Without a history with them, not so much. With a history, the "income" portion becomes increasingly important when levels of spending increase.
I speculate that once spending hits north of $15K per month, income and type of spending takes on more and more importance. For CLs and montly spends more than $25K, I'd imagine financial documents will be requested in the form of a 4056T, which then would make "income and assets" the MOST important.
@Open123 wrote:Without a history with them, not so much. With a history, the "income" portion becomes increasingly important when levels of spending increase.
I speculate that once spending hits north of $15K per month, income and type of spending takes on more and more importance. For CLs and montly spends more than $25K, I'd imagine financial documents will be requested in the form of a 4056T, which then would make "income and assets" the MOST important.
Does being an AU on an AMEX card count as personal history with them?

▶ _PARTS OF THE EXERCISE_:
1. In the forum thread about credit spending and income, find every word of two or more letters written entirely in capital letters. List each distinct one once.
2. Write the next post in the forum thread about credit spending and income, following on from its final line.

▶ _SUPPLIED INFORMATION_:
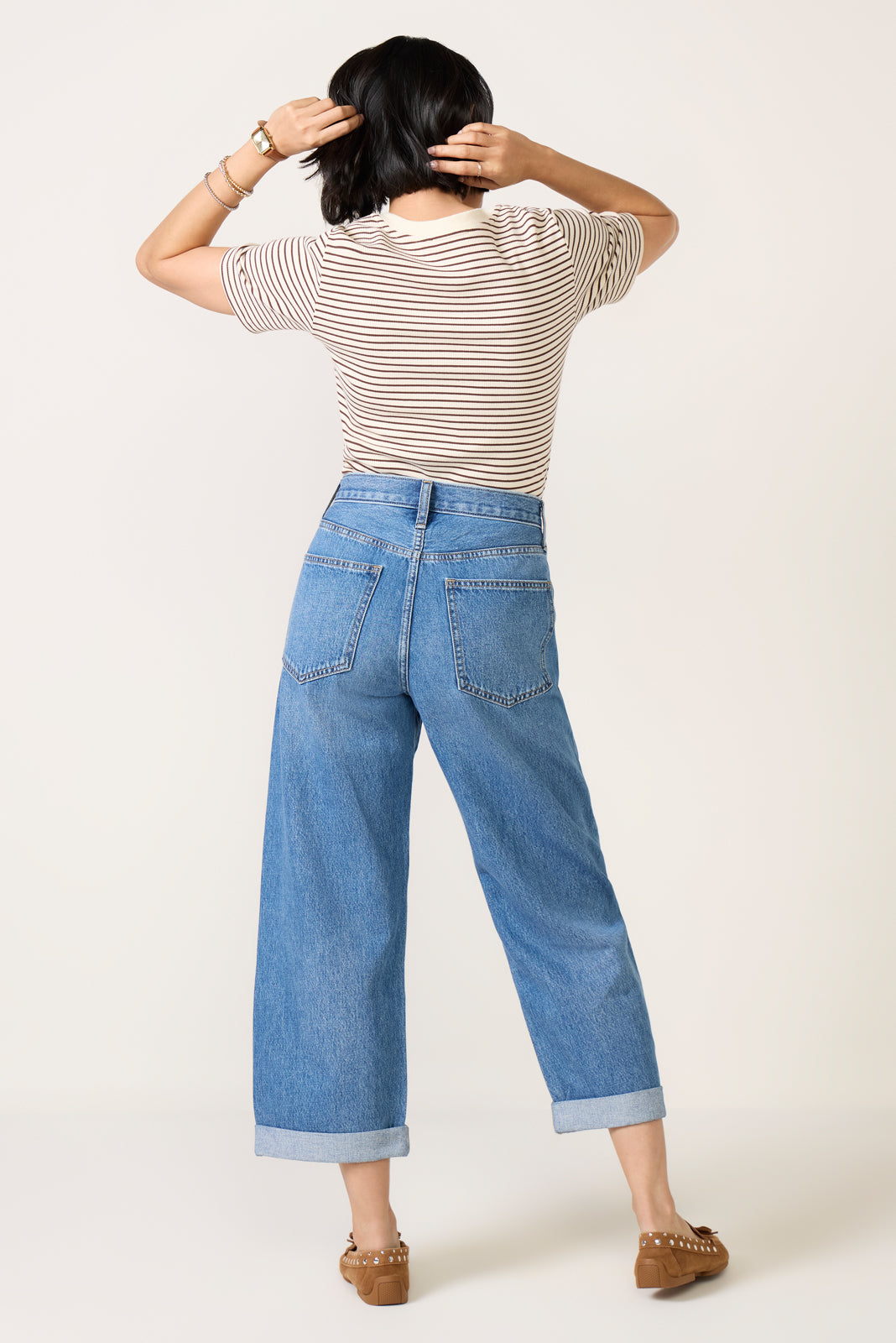 Petite Donny Rolled Hem Boyfriend Jean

▶ _RESULTS_:
1. MOST, AU, AMEX

2.
@CreditSnob wrote:
@Open123 wrote:Without a history with them, not so much. With a history, the "income" portion becomes increasingly important when levels of spending increase.
I speculate that once spending hits north of $15K per month, income and type of spending takes on more and more importance. For CLs and montly spends more than $25K, I'd imagine financial documents will be requested in the form of a 4056T, which then would make "income and assets" the MOST important.
Does being an AU on an AMEX card count as personal history with them?
Yes, but I'm sure to what extent. I'd imagine it'd be on a case by case basis, but Amex certainly tracks AUs.